**Exercise directions:** Gather all lines from the material that contain "wildlife".

**Recorded information:**

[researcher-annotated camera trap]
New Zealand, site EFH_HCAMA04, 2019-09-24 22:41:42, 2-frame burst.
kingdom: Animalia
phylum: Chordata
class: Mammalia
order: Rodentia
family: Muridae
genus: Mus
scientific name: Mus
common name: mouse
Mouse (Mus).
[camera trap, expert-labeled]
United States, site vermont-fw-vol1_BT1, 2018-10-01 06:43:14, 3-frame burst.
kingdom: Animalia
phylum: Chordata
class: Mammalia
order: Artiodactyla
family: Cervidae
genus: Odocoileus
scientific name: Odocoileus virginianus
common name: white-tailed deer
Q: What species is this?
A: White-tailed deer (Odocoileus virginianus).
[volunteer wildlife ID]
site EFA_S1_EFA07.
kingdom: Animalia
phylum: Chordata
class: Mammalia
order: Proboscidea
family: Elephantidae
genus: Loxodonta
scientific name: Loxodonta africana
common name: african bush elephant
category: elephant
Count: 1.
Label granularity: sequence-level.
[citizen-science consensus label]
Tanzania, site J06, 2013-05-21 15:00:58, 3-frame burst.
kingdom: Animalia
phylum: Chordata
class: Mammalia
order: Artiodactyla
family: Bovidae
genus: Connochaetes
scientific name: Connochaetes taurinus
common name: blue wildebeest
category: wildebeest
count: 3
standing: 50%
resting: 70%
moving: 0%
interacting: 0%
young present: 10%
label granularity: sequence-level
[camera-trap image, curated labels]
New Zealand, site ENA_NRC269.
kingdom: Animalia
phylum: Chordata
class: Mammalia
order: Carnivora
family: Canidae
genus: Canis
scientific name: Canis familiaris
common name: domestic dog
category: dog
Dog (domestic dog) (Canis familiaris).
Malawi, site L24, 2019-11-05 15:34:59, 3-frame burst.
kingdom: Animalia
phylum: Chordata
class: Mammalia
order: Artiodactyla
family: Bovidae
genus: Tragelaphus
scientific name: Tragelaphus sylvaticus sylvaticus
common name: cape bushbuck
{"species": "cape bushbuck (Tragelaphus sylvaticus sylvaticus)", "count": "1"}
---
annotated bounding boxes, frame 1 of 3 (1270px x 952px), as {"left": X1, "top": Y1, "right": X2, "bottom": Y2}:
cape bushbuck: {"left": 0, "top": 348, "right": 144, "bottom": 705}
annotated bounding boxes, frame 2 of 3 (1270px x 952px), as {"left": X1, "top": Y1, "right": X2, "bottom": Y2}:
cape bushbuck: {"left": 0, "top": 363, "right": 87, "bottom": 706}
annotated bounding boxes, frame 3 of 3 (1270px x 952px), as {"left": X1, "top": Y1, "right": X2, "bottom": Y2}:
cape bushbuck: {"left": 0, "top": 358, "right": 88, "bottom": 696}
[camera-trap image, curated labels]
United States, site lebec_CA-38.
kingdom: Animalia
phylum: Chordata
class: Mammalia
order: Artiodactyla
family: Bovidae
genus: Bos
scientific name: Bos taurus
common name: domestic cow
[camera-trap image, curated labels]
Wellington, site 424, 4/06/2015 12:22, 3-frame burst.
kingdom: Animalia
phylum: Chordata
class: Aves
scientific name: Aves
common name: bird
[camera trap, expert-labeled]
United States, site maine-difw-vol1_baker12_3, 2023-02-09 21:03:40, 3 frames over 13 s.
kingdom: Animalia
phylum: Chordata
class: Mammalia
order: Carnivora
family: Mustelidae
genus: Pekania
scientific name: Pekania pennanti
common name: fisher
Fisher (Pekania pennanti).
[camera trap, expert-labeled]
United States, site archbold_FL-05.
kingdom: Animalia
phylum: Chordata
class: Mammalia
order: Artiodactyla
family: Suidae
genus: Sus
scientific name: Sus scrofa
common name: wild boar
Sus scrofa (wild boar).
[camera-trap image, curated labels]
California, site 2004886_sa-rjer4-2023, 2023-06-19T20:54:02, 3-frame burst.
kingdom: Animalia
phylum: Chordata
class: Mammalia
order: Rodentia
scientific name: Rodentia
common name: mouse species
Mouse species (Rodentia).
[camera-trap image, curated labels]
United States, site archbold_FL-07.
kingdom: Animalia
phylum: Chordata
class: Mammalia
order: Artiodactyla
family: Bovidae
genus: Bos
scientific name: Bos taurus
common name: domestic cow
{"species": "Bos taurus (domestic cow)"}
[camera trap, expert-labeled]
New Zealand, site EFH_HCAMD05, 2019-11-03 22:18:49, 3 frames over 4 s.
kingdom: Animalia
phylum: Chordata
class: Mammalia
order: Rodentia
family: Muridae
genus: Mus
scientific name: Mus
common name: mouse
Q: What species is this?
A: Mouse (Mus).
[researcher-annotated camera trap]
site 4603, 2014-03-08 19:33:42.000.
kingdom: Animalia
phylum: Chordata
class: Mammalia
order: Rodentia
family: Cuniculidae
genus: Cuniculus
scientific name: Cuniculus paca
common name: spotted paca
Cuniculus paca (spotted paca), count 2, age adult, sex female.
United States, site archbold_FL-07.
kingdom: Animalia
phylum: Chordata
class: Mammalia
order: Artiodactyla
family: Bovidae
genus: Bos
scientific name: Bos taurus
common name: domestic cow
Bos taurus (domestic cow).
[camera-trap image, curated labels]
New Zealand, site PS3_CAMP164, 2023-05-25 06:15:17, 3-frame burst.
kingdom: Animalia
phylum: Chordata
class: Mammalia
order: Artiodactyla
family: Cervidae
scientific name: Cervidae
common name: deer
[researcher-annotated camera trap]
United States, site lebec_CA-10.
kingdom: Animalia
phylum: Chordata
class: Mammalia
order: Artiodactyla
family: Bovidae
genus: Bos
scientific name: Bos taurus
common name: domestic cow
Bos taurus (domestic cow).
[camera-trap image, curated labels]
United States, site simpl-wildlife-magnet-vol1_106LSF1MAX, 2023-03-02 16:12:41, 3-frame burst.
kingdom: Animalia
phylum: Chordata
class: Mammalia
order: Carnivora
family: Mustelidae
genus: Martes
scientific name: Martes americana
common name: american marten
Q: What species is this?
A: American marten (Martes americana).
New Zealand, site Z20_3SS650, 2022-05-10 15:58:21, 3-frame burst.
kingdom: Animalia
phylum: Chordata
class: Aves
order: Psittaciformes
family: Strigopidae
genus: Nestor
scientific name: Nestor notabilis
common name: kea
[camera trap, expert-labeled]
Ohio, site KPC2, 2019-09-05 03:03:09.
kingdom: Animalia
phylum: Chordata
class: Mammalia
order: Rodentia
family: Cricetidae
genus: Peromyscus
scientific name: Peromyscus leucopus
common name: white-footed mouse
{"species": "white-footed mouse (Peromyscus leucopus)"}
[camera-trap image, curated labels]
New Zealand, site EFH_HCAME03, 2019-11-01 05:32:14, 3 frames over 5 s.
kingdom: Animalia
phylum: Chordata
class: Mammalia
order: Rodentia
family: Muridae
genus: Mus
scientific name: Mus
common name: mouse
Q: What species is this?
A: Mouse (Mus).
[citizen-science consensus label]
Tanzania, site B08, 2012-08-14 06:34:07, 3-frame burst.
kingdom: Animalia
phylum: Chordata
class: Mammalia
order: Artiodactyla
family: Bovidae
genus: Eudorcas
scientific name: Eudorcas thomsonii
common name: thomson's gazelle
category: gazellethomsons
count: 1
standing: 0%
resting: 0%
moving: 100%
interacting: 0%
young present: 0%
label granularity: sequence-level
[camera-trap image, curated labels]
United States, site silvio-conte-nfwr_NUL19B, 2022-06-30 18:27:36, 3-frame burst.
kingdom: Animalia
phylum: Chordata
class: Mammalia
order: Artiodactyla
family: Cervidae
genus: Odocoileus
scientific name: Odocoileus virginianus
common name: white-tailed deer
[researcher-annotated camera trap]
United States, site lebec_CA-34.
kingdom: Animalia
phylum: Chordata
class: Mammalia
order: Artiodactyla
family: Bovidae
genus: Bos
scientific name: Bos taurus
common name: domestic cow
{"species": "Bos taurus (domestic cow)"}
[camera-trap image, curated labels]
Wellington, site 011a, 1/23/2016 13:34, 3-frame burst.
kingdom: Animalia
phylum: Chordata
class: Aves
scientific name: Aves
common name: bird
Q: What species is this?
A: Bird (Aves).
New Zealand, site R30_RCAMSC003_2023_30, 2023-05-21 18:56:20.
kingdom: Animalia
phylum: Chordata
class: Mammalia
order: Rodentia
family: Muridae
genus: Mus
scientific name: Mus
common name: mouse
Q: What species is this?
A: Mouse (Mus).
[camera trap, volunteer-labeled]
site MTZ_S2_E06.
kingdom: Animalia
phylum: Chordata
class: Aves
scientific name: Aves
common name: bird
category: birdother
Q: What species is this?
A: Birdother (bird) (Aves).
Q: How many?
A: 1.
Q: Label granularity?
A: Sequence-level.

**Task response:**
[volunteer wildlife ID]
United States, site simpl-wildlife-magnet-vol1_106LSF1MAX, 2023-03-02 16:12:41, 3-frame burst.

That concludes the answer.